Hayatta her zaman bir şeylerden korkmuşumdur. Bazen böcekten, bazen yüksekten, bazen bir kamyondan, bazen bir düşten, bir düşünceden, bazen ölümden, bazen de düşmekten. Ama bu sene daha başka bir korku eklendi yüreğime. Sevmek. Âşık olmak mı denir ya da? Tüm korkularımı geçirip tek bir korku olarak kaldı bedenimde. Bütün hücrelerimi sardı, sadece korkum vardı. Kalbimi hızlandırdı, aklımı karıştırdı. Sevmekten ve sevilmekten bu kadar korkar mıydım ki ben, şaşırdım. Hiçbir duygusunu gizlemeyen ben, saklandım. Köşe bucak hem de. Sevilmeyeyim diye. Belki de ilk defa hissettiğimden. Yabancı bir duygunun yabancı bir bedende ne işi vardı böyle? Kelebek etkisi bu muydu? Kalbim böyle atar mıydı? Düşünmemek için sürekli dans eder miydim? Belki de kendimi durduramadığımdan bu dans edişlerim.
“Sevgi neydi?” sorusu geliyor aklıma bu zamanlarda. Sahi sevgi neydi? Sevgi emekti. Emek ne isterdi? Merhamet isterdi. Merhamet için ne gerekirdi? Yürek gerekirdi. Cesaret gerekirdi. Böyle bir zamanda, özellikle de böyle bir devirde bu imkânsız gibi. Gerçi hangi dönemde imkânsızlık yoktu ki? Hangi dönem mükemmeldi? Her dönemin farklı mevzusu, sorunu vardı fakat yaşadığım için galiba bu yılda farklı mevzular var. Hissettiğim ve sorun ettiğim sorunlar. Bundan önceki senelerde ne yapıyordum hatırlamıyorum. Galiba sürekli okuyordum. Şimdi ise sürekli koşuşturuyorum. Bir yerden bir yere, bir insandan bir insana, bir düşünceden bir düşünceye. Ne için koşuşturduğumu bilsem de doğru yolda mı koşuyorum emin olamıyorum. Biraz yavaşlasam hallolacakmış gibi ama biraz yavaşlasam kaybolacakmışım gibi. Yelkovan akrebi takip ederken takip edemiyorum hislerimi. Kontrollü bir şekilde geçen zamanı kontrolsüz bir şekilde yaşıyorum. Kocaman bir yüreğimin olduğunu düşünüyorum. Merhamet ediyorum, emek ediyorum ama karşılığında sevgiyi bulamıyorum. “Onca sevgiye rağmen kalbi filizlenmemişse, toprağı sen değilsindir.” demiş Cahit Zarifoğlu. Belki ben yanlış toprağım, belki de yanlış toprağı suluyorum. Sebebi hangisi olursa olsun yanlış toprağa ekilen çiçek elbet bir gün solar. Gözlerimin önünde soluşunu izliyorum. Soldukça araya giren mesafeye hayretle bakıyorum. Belki de solmuyor, uzaklaştıkça öyle zannediyorum.
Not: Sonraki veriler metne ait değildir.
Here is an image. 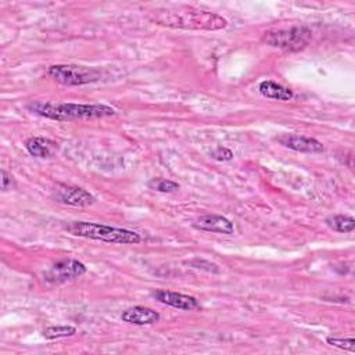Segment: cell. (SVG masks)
Returning a JSON list of instances; mask_svg holds the SVG:
<instances>
[{
	"label": "cell",
	"mask_w": 355,
	"mask_h": 355,
	"mask_svg": "<svg viewBox=\"0 0 355 355\" xmlns=\"http://www.w3.org/2000/svg\"><path fill=\"white\" fill-rule=\"evenodd\" d=\"M150 19L155 24L194 31H218L227 25V21L211 11H198L193 8L186 10H154Z\"/></svg>",
	"instance_id": "6da1fadb"
},
{
	"label": "cell",
	"mask_w": 355,
	"mask_h": 355,
	"mask_svg": "<svg viewBox=\"0 0 355 355\" xmlns=\"http://www.w3.org/2000/svg\"><path fill=\"white\" fill-rule=\"evenodd\" d=\"M26 108L40 116L53 121H72L103 118L115 114V110L105 104H76V103H51V101H32Z\"/></svg>",
	"instance_id": "7a4b0ae2"
},
{
	"label": "cell",
	"mask_w": 355,
	"mask_h": 355,
	"mask_svg": "<svg viewBox=\"0 0 355 355\" xmlns=\"http://www.w3.org/2000/svg\"><path fill=\"white\" fill-rule=\"evenodd\" d=\"M65 229L73 236L111 243V244H137L141 241V236L133 230L114 227V226L94 223V222L73 220L68 223Z\"/></svg>",
	"instance_id": "3957f363"
},
{
	"label": "cell",
	"mask_w": 355,
	"mask_h": 355,
	"mask_svg": "<svg viewBox=\"0 0 355 355\" xmlns=\"http://www.w3.org/2000/svg\"><path fill=\"white\" fill-rule=\"evenodd\" d=\"M47 75L65 86H80L97 82L101 78V72L92 67H83V65H65V64H57L50 65L47 68Z\"/></svg>",
	"instance_id": "277c9868"
},
{
	"label": "cell",
	"mask_w": 355,
	"mask_h": 355,
	"mask_svg": "<svg viewBox=\"0 0 355 355\" xmlns=\"http://www.w3.org/2000/svg\"><path fill=\"white\" fill-rule=\"evenodd\" d=\"M311 36L309 28L293 26L288 29L268 31L263 33L262 42L286 51H300L308 46Z\"/></svg>",
	"instance_id": "5b68a950"
},
{
	"label": "cell",
	"mask_w": 355,
	"mask_h": 355,
	"mask_svg": "<svg viewBox=\"0 0 355 355\" xmlns=\"http://www.w3.org/2000/svg\"><path fill=\"white\" fill-rule=\"evenodd\" d=\"M86 273V266L76 259H60L53 263L44 273L43 279L47 283H65Z\"/></svg>",
	"instance_id": "8992f818"
},
{
	"label": "cell",
	"mask_w": 355,
	"mask_h": 355,
	"mask_svg": "<svg viewBox=\"0 0 355 355\" xmlns=\"http://www.w3.org/2000/svg\"><path fill=\"white\" fill-rule=\"evenodd\" d=\"M53 196L58 202L72 205V207H87L96 201L94 196L87 190L82 187L65 186V184H57L54 187Z\"/></svg>",
	"instance_id": "52a82bcc"
},
{
	"label": "cell",
	"mask_w": 355,
	"mask_h": 355,
	"mask_svg": "<svg viewBox=\"0 0 355 355\" xmlns=\"http://www.w3.org/2000/svg\"><path fill=\"white\" fill-rule=\"evenodd\" d=\"M277 143L282 144L286 148L298 151V153H308V154H316V153H322L324 150L323 144L313 139V137H308V136H302V135H295V133H283L280 136L276 137Z\"/></svg>",
	"instance_id": "ba28073f"
},
{
	"label": "cell",
	"mask_w": 355,
	"mask_h": 355,
	"mask_svg": "<svg viewBox=\"0 0 355 355\" xmlns=\"http://www.w3.org/2000/svg\"><path fill=\"white\" fill-rule=\"evenodd\" d=\"M154 297L157 301L182 311H191L198 306V301L193 295H187V294H182L171 290H157L154 291Z\"/></svg>",
	"instance_id": "9c48e42d"
},
{
	"label": "cell",
	"mask_w": 355,
	"mask_h": 355,
	"mask_svg": "<svg viewBox=\"0 0 355 355\" xmlns=\"http://www.w3.org/2000/svg\"><path fill=\"white\" fill-rule=\"evenodd\" d=\"M196 229L204 230V232H211V233H220V234H233L234 233V226L233 223L222 216V215H215V214H207L200 216L194 225Z\"/></svg>",
	"instance_id": "30bf717a"
},
{
	"label": "cell",
	"mask_w": 355,
	"mask_h": 355,
	"mask_svg": "<svg viewBox=\"0 0 355 355\" xmlns=\"http://www.w3.org/2000/svg\"><path fill=\"white\" fill-rule=\"evenodd\" d=\"M121 319L130 324L137 326H146V324H154L159 320V313L151 308L147 306H132L125 309L121 313Z\"/></svg>",
	"instance_id": "8fae6325"
},
{
	"label": "cell",
	"mask_w": 355,
	"mask_h": 355,
	"mask_svg": "<svg viewBox=\"0 0 355 355\" xmlns=\"http://www.w3.org/2000/svg\"><path fill=\"white\" fill-rule=\"evenodd\" d=\"M259 93L270 100H279V101H288L293 98L294 93L291 89L284 87L273 80H263L258 86Z\"/></svg>",
	"instance_id": "7c38bea8"
},
{
	"label": "cell",
	"mask_w": 355,
	"mask_h": 355,
	"mask_svg": "<svg viewBox=\"0 0 355 355\" xmlns=\"http://www.w3.org/2000/svg\"><path fill=\"white\" fill-rule=\"evenodd\" d=\"M53 143L43 137H31L25 141V148L28 153L37 158H47L51 155V146Z\"/></svg>",
	"instance_id": "4fadbf2b"
},
{
	"label": "cell",
	"mask_w": 355,
	"mask_h": 355,
	"mask_svg": "<svg viewBox=\"0 0 355 355\" xmlns=\"http://www.w3.org/2000/svg\"><path fill=\"white\" fill-rule=\"evenodd\" d=\"M326 223L338 233H349L355 229V219L347 215H334L326 219Z\"/></svg>",
	"instance_id": "5bb4252c"
},
{
	"label": "cell",
	"mask_w": 355,
	"mask_h": 355,
	"mask_svg": "<svg viewBox=\"0 0 355 355\" xmlns=\"http://www.w3.org/2000/svg\"><path fill=\"white\" fill-rule=\"evenodd\" d=\"M76 333V329L69 324H57V326H49L46 327L42 334L47 340H55L62 337H71Z\"/></svg>",
	"instance_id": "9a60e30c"
},
{
	"label": "cell",
	"mask_w": 355,
	"mask_h": 355,
	"mask_svg": "<svg viewBox=\"0 0 355 355\" xmlns=\"http://www.w3.org/2000/svg\"><path fill=\"white\" fill-rule=\"evenodd\" d=\"M327 344L333 345V347H337L340 349H344V351H349V352H355V340L354 337H336V336H329L326 338Z\"/></svg>",
	"instance_id": "2e32d148"
},
{
	"label": "cell",
	"mask_w": 355,
	"mask_h": 355,
	"mask_svg": "<svg viewBox=\"0 0 355 355\" xmlns=\"http://www.w3.org/2000/svg\"><path fill=\"white\" fill-rule=\"evenodd\" d=\"M148 186L157 191H161V193H172V191H176L179 189V184L173 180H169V179H153Z\"/></svg>",
	"instance_id": "e0dca14e"
},
{
	"label": "cell",
	"mask_w": 355,
	"mask_h": 355,
	"mask_svg": "<svg viewBox=\"0 0 355 355\" xmlns=\"http://www.w3.org/2000/svg\"><path fill=\"white\" fill-rule=\"evenodd\" d=\"M212 157L218 161H229L233 158V153L226 148V147H218L214 153H212Z\"/></svg>",
	"instance_id": "ac0fdd59"
},
{
	"label": "cell",
	"mask_w": 355,
	"mask_h": 355,
	"mask_svg": "<svg viewBox=\"0 0 355 355\" xmlns=\"http://www.w3.org/2000/svg\"><path fill=\"white\" fill-rule=\"evenodd\" d=\"M1 189L6 191L8 189H11V184H12V176L6 171V169H1Z\"/></svg>",
	"instance_id": "d6986e66"
}]
</instances>
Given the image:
Bir kâğıt kalem alıp yazıyorum. Bazen bir resmini çiziyorum. Saatlerce onun için uğraşıyorum. Onunla ilgili herhangi bir şey yapınca yaşıyor hissediyorum. Düşünüyorum. Düşünmekten ölüyor beyin hücrelerim. Kalan üç beş nöronumla yaşamaya çalışıyorum. Yanlış bir şeyler yapmaktan korkuyorum. Umut vermekten, ümit etmekten korkuyorum. Kırmaktan ve kırılmaktan korkuyorum. Uzaklaşıyorum herkesten ve her şeyden. Hayatımın kenarından çevremi izliyorum. Bazen pişmanlık bahçelerinde bir gezgin oluyor, bazen de düşler diyarında bir peri oluyorum. Bazen hiç beklemediğim şeyler en büyük dayanağım oluyor. Bu kadar güçsüz olduğuma şaşırıyorum. Bir düşün, bir düşüncenin duygusu güçsüz yapar mıymış insanı?
Bu zamana kadar sevmeyi bana kimse öğretmemiş ama sevmenin kıymetini çok iyi öğrendim. Sevmek cesaret istermiş. Her şarta, her koşula göğüs germek. Bir de sevmek için inanmak gerekirmiş. İnanmak için güvenmek, güvenmek için de tanımak. Söyle bana seni tanımadan nasıl güvenebilirim sana? Ama bir de şöyle bir şey var: Bazen sadece seversin. O yeterli gelir. Koşulsuz, şartsız, tasasız sadece seversin. Ve bu aslında en güzel duygudur içindeki.
Sevmek cesaret istiyor da acaba hazır mıyız buna?